Sum of Feature Values of Alternating Sequences

Consider a sequence consisting only of the digits \(0\) and \(1\). We call a sequence an alternating sequence if and only if it does not contain two consecutive \(1\)s (consecutive \(0\)s are allowed). For example, 000, 001, and 101 are alternating sequences, whereas 110 is not.

For an alternating sequence of length \(n\), let \(x\) and \(y\) be the number of occurrences of \(0\) and \(1\) respectively. Given parameters \(a\) and \(b\), the feature value of the sequence is defined as \[ x^a y^b, \] with the convention that any integer raised to the 0th power equals \(1\) (including \(0^0=1\)).
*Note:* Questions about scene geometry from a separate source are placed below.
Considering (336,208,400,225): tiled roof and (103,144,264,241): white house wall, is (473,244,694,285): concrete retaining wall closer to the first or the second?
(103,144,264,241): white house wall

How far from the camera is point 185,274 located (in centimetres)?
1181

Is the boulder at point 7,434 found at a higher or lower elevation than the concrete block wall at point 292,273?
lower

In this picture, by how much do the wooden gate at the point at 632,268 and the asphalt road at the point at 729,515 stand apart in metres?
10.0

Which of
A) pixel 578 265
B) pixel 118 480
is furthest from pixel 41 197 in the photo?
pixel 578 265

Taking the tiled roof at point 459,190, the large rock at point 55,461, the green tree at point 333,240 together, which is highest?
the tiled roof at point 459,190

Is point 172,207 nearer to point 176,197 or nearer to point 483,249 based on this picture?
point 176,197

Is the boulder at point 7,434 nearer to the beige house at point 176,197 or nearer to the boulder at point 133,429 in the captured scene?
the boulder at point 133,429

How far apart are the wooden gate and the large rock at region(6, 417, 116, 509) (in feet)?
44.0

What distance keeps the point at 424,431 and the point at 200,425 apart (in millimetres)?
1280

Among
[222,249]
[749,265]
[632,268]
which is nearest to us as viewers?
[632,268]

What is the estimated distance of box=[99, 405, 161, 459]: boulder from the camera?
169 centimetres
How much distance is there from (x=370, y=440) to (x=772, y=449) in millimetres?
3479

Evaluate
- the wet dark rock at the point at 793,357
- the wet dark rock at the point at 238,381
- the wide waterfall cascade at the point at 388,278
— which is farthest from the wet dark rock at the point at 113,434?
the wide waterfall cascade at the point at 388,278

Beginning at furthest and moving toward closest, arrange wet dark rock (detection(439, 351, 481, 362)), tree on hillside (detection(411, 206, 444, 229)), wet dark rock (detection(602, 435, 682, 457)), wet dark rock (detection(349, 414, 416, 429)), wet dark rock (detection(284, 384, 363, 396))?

Since there might be multiple alternating sequences of length \(n\), compute the sum of the feature values for all such sequences, and output the result modulo a given prime \(m\).

The key observation is that for a fixed number \(y\) of ones, the number of alternating sequences is given by the combinatorial formula \[ C(n-y+1, y), \] which counts the ways to place \(y\) ones in the \(n\)-length sequence so that no two are adjacent. Note that in such a sequence, the number of \(0\)s is \(x=n-y\). Thus, the answer is \[ \sum_{y=0}^{\lfloor\frac{n+1}{2}\rfloor} C(n-y+1,y)\cdot (n-y)^a\cdot y^b \pmod{m}. \]

inputFormat

The input consists of a single line containing four space‐separated integers \(n\), \(a\), \(b\) and \(m\), where \(m\) is a prime number.

outputFormat

Output a single integer representing the sum of the feature values of all alternating sequences of length \(n\), taken modulo \(m\).

sample

3 1 2 1000000007

10